[Caption-style text data]
=== Section Start ===

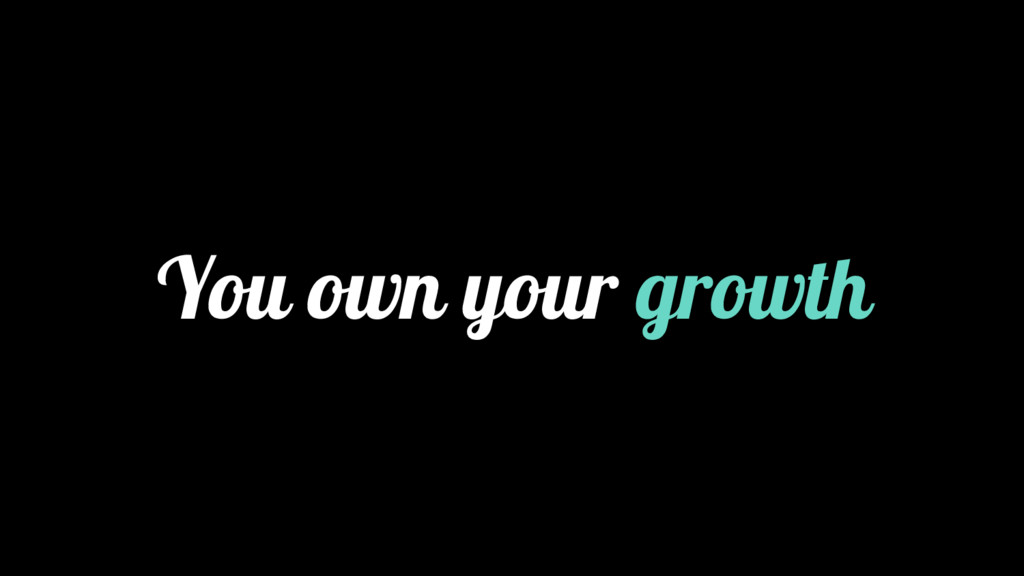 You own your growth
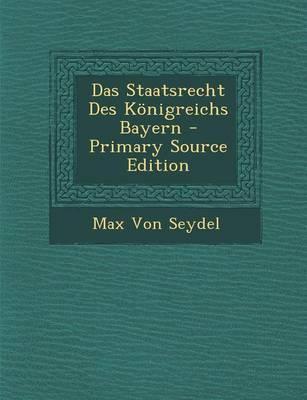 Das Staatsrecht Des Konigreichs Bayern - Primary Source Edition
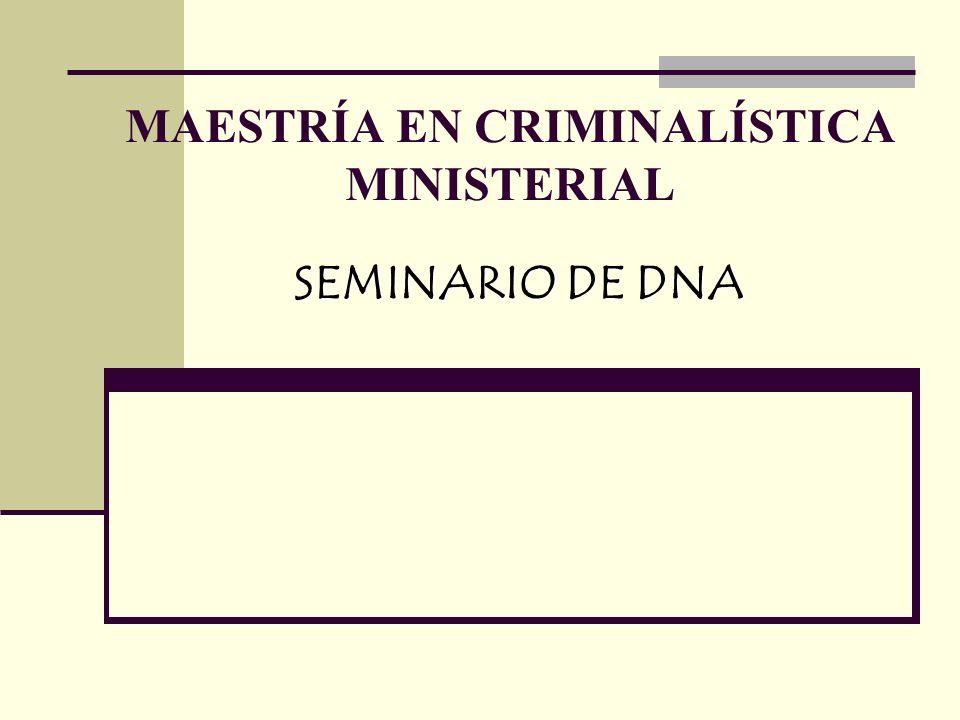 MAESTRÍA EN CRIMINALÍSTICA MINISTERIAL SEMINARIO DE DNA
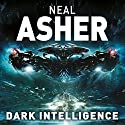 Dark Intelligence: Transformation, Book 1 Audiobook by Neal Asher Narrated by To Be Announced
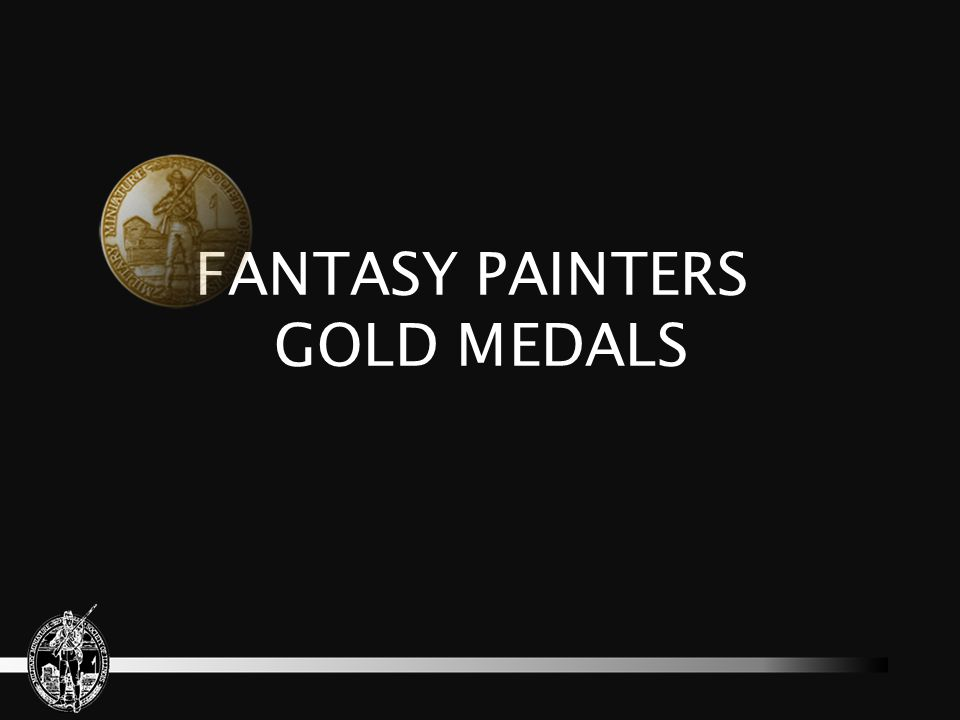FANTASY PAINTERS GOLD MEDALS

=== Section End ===

* **Task to complete**: Repeat each record exactly as shown above, dropping all images.

* **Finished task**:
 You own your growth
 Das Staatsrecht Des Konigreichs Bayern - Primary Source Edition
 MAESTRÍA EN CRIMINALÍSTICA MINISTERIAL SEMINARIO DE DNA
 Dark Intelligence: Transformation, Book 1 Audiobook by Neal Asher Narrated by To Be Announced
FANTASY PAINTERS GOLD MEDALS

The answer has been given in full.